Aucun service minimum ne doit être instauré, ni par la voie
législative, ni par la voie réglementaire, encore moins par la
négociation avec les organisations syndicales, parce qu'il s'agirait de
priver du droit de grève des catégories entières de
salariés, voire de la majorité des salariés d'immenses
secteurs d'activité et parmi ceux qui peuvent exercer ce droit et faire
en sorte que dans notre pays, quelques centaines de milliers de salariés
du secteur public et 2 ou 3 millions de fonctionnaires ne se retrouvent pas
spoliés de statut et de ce droit élémentaire comme le sont
la majorité des salariés du privé et la totalité
des salariés précaires, à la merci de licenciement
disciplinaire ou de non renouvellement de contrat...
Les salariés du secteur public et les organisations syndicales qu'ils se
sont donné, se battent pour défendre la qualité de leur
statut, toujours intimement liée à la qualité et au
développement du service public. Souvent, ils ont une conscience
aiguë de l'intérêt général, anticipant les
risques que font courir à la société elle-même les
démantèlements, les privatisations, la déshumanisation des
services dans tous les domaines de l'environnement à la santé, de
la vie dans les campagnes à l'urbanisation, aux guettos des banlieues...
C'est en permanence qu'un service minimum ou la sécurité ne sont
pas assurés faute de personnels et de moyens dans la totalité des
services publics.
La CGT considère que ce sont les orientations choisies contre l'avis des
personnels, les méthodes autoritaires ou technocratiques de nombreuses
directions qui sont à la fois à l'origine des conflits et
à l'origine des l'aggravation des situations au cours même des
conflits dont peuvent être victimes les usagers eux-mêmes.
Dans la santé, comme dans le secteur de l'énergie, celui des
transports, des communications et bien d'autres, les salariés en lutte
savent organiser les mouvements de grèves afin que les services vitaux
soient assurés ; souvent ce savoir faire était
toléré par des directions.

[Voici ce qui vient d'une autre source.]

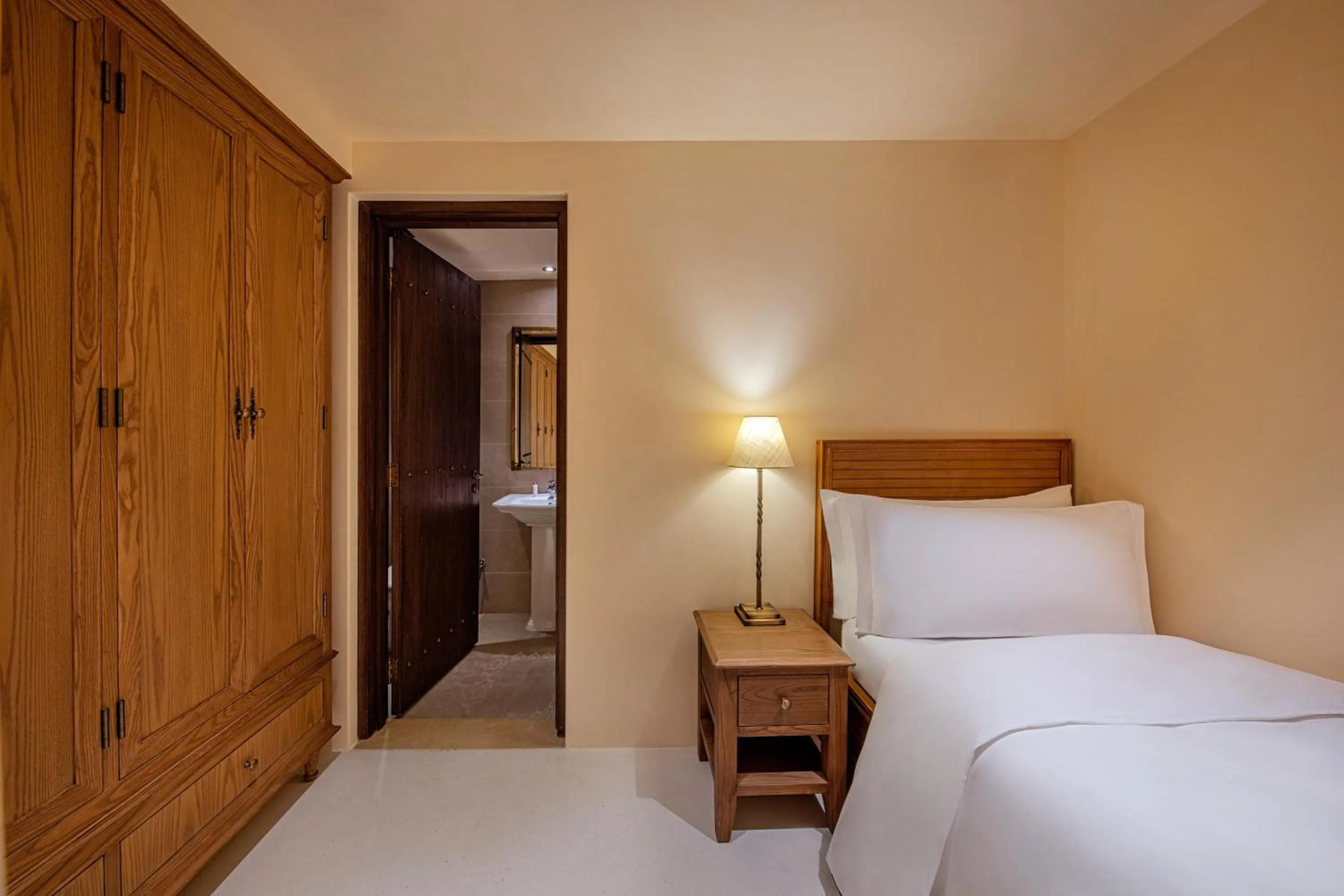 Other, Bed in Al Wathba, a Luxury Collection Desert Resort & Spa, Abu Dhabi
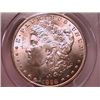 Image 1 : 1898-O MORGAN SILVER DOLLAR PCGS MS-64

Ce savoir faire a conduit plus
récemment à adopter des modalités d'action ne portant
aucun préjudice aux usagers, bien au contraire (gratuité des
transports, des péages, basculement des compteurs en heures de nuit).
Mais, les pressions, les fausses réquisitions, les sanctions, les
mesures autoritaires unilatérales, le remplacement illégal des
grévistes ont conduit souvent à durcir les mouvements et à
les prolonger inutilement avec les contentieux bien stérilisants
à tout point de vue.
La proposition de loi montre d'abord que ses auteurs méconnaissent les
mouvements sociaux, leurs causes, leurs richesses, leur complexité,
leurs effets bénéfiques pour la vie démocratique et
sociale.
La proposition de loi revient non seulement à priver des centaines de
milliers de salariés de l'exercice du droit de grève mais
à nier l'essence même du droit de grève. La grève
coûte au salarié qui y est contraint mais a pour objet de faire
modifier des projets ou des situations par un rapport de force qui,
lui-même, va produire des droits nouveaux, des évolutions
positives.
La proposition de loi est irréaliste et ses auteurs en sont conscients
puisqu'ils confient, sans détours, sans aucun sens des
responsabilités, au gouvernement le soin de réglementer ce que la
Constitution a réservé au législateur.
Il est des plus étonnants de constater que les tenants du
libéralisme n'hésitent pas à envisager une inflation de
textes réglementaires (un service minimum dans la santé, un
service minimum dans les transports aériens (public -
privé ?), les Télécom, La Poste, l'énergie...)
qui deviendront inadaptés avant d'être adoptés et source de
contentieux infinis.
Cette proposition, enfin, a le mérite de rassembler le mouvement
syndical puisque les organisations les plus représentatives ont, chacune
à leur manière, vivement exprimé leur opposition à
ce qu'elle ait un avenir quelconque. Heureusement, l'histoire montre que nombre
de projets antérieurs similaires ont connu le même sort.
La CGT a déjà fait savoir qu'elle contribuera, si besoin est,
à ce que les salariés ne se fassent pas spolier d'un droit
élémentaire qui permet que la dignité, la
citoyenneté s'imposent sur tous les lieux de travail.